* 読解本文:
══════════════════════════════

自炊代行の著作権侵害を認定
2013/10/01 知財・ライセンス, 著作権法, その他

事案の概要
紙媒体の書籍を自分でスキャンして電子化する「自炊」といわれる作業を代行する「自炊代行」が、著作権侵害に当たるとして、東京地裁は、東京都内の代行業者2社に対して複製の差止めと計140万円の損害賠償を命じた。
業者側による「顧客の私的複製を補助しただけ」との主張に対し、裁判長は「電子化は本を切り取ってスキャナーで読み取り、電子ファイルにする作業が必要で、こうした複製の行為を中心的に担うのは代行業者だ。作家側から警告を受けたあとも作業を続けていて著作権を侵害するおそれがある」と判断し、複製の差止めと計140万円の損害賠償を命じたものである。
コメント
著作物の複製に関して、著作権法21条は著作物について複製する権利を著作権者に専有させており、これを侵害する行為は違法となる。
もっとも、著作権者の権利を害しない範囲においては著作権が制限されることがあり、その一つとして著作権法30条の私的使用を目的とした複製(私的複製)があり、これに該当する場合には、違法な行為とはならない。

══════════════════════════════

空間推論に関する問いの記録
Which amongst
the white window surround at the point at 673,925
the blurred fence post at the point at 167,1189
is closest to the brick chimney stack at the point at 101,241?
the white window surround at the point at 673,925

══════════════════════════════

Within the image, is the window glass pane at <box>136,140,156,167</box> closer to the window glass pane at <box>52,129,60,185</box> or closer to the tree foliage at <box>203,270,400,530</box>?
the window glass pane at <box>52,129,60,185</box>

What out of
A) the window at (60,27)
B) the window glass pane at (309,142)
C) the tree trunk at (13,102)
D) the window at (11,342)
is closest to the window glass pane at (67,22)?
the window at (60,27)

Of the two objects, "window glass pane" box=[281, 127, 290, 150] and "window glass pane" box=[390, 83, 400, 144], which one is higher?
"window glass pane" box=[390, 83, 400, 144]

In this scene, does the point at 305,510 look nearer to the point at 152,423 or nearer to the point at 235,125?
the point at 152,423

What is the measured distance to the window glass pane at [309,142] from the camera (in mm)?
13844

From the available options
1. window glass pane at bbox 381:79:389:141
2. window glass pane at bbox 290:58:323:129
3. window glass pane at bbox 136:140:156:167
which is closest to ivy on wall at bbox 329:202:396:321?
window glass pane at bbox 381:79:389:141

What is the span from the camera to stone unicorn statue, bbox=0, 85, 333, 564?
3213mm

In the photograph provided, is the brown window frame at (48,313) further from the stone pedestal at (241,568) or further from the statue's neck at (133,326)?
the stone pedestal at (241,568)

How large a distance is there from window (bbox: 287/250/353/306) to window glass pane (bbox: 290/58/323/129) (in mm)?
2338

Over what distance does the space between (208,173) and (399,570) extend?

══════════════════════════════

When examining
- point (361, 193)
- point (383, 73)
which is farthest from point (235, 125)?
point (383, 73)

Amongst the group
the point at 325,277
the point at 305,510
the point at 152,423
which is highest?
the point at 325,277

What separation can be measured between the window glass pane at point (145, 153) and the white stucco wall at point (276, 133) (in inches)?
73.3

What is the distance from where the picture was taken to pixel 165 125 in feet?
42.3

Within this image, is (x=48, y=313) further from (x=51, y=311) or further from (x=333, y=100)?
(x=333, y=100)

══════════════════════════════

* 課題の説明:
読解本文によると、東京地裁が代行業者2社に命じた損害賠償は計いくらか。 これらの記録は、ここでは使わない。

* 演習の結果:
計140万円。